Sequel of the controlled mediatisation of the Revolution, Romanian mainstream media find itself captured by the “apostates”. It carefully sifted through topics of public interest, with a bias towards a leftwing, “statist” ideology. Some of those who’d found refuge in literature and unaffiliated press braced themselves and aligned with the political right. Post-December Romania didn’t managed to forge a modern leftwing political class as the rudimentary political left had taken charge. Mental inertia and a (wickedly cultivated) lack of understanding about the real roots of the past socio-economic evils transformed the largest portion of the “active” Romanian electorship in a pro-socialist fiefdom. Nevertheless, this allowed for still very scarce bouts of relevance for the centre-rightwing intelligentsia, the moral descendent of the “streets of December 1989”. That happened in moments when exasperation overtook resignation in the part of the population that was, at the very least, allergic to hypocrisy, whether not fully alert to the (lack of) logic of political verbiage. The remaining problem is the un-exigent education for the political “demand”, and not just for the political “supply".

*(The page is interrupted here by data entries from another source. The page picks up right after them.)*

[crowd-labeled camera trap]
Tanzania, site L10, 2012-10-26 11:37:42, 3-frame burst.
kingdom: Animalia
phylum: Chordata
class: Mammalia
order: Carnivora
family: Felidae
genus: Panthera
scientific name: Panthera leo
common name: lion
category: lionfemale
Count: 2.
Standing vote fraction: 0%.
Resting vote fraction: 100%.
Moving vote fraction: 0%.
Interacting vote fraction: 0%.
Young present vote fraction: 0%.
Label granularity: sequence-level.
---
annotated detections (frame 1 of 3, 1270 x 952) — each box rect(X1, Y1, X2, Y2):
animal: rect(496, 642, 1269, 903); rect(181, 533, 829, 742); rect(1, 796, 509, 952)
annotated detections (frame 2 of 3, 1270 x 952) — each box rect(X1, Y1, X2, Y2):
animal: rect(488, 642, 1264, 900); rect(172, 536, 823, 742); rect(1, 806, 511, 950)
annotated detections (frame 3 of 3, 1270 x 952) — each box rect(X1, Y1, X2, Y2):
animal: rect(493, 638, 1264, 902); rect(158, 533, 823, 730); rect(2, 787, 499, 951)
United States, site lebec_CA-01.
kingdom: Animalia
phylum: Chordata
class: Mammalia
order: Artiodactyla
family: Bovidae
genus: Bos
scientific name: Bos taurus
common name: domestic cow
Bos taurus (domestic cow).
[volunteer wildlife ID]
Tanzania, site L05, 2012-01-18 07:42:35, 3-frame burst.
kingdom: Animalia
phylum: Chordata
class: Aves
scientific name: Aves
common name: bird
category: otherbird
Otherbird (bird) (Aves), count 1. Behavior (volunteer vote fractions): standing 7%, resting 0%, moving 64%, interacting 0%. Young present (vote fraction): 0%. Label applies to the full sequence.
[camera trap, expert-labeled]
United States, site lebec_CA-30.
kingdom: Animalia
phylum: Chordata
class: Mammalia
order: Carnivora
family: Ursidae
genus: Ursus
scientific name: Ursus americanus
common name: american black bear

What enduring gains did the Romanian Revolution yield, beyond the empty promises and disappointments of these last 27 years? “December 1989” is seen as the Romanian episode of a larger wave of reinvention, part of a “1989” touted as the world’s very first “revolution of the ideological centre”. The unrestrained violence and terror performed by the French Revolution (1789) and its poor epigone, the Russian Revolution (1917), gave way to an exercise in the rehabilitation and restoration of the classical values that keep society together, in its authentic, perennial sense: the right to private property, the state of law, rightful reason and its associate, rightful faith. So that is the deep-seated moral of the etymology of the term “revolution”: a miscellany of systematic, principled overturning, returning and upholding. Present Romania has yet to fully assimilate its 1989 basic lesson, and memory cannot be a too helpful ally in the absence of the active, critical, and sincere thinking. In fact, no revolution should begin with others’ flesh and blood, but with our own mind-set.